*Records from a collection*
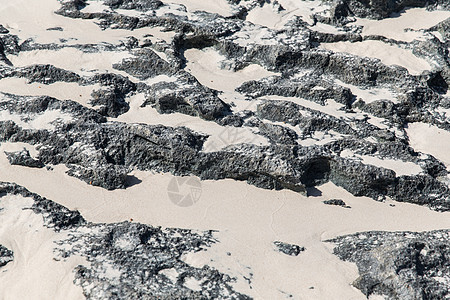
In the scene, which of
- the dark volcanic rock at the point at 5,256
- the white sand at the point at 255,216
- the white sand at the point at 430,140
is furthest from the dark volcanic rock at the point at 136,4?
the dark volcanic rock at the point at 5,256

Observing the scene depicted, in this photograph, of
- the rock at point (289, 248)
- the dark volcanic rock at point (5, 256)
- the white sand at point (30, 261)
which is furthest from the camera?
the rock at point (289, 248)

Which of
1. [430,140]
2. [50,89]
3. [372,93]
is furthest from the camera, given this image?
[372,93]

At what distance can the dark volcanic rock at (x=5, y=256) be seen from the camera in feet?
17.5

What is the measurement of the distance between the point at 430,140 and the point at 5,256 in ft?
18.5

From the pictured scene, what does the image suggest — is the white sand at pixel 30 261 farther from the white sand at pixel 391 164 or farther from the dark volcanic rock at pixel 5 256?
the white sand at pixel 391 164

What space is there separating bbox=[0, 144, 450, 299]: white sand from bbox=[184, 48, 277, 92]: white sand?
2.06 metres

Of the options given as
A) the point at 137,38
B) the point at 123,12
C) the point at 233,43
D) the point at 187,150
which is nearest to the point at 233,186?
the point at 187,150

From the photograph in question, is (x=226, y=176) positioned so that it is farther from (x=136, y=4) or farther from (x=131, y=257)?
(x=136, y=4)

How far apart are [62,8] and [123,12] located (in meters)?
1.10

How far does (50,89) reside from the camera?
756cm

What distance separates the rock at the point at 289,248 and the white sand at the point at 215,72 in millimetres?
2961

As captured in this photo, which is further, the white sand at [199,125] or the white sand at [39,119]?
the white sand at [39,119]

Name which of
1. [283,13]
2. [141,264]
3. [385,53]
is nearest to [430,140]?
[385,53]

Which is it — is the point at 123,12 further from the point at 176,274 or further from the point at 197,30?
the point at 176,274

*REQUIREMENTS*
Reproduce the records without any changes, covering the stretch from the line containing "How far apart" through the end of the records.

*ANSWER BELOW*
How far apart are [62,8] and [123,12] located (in meters)?
1.10

How far does (50,89) reside from the camera?
756cm

What distance separates the rock at the point at 289,248 and the white sand at the point at 215,72 in millimetres?
2961

As captured in this photo, which is further, the white sand at [199,125] or the white sand at [39,119]?
the white sand at [39,119]

Name which of
1. [283,13]
2. [141,264]
3. [385,53]
is nearest to [430,140]?
[385,53]

Which is it — is the point at 123,12 further from the point at 176,274 or further from the point at 197,30?
the point at 176,274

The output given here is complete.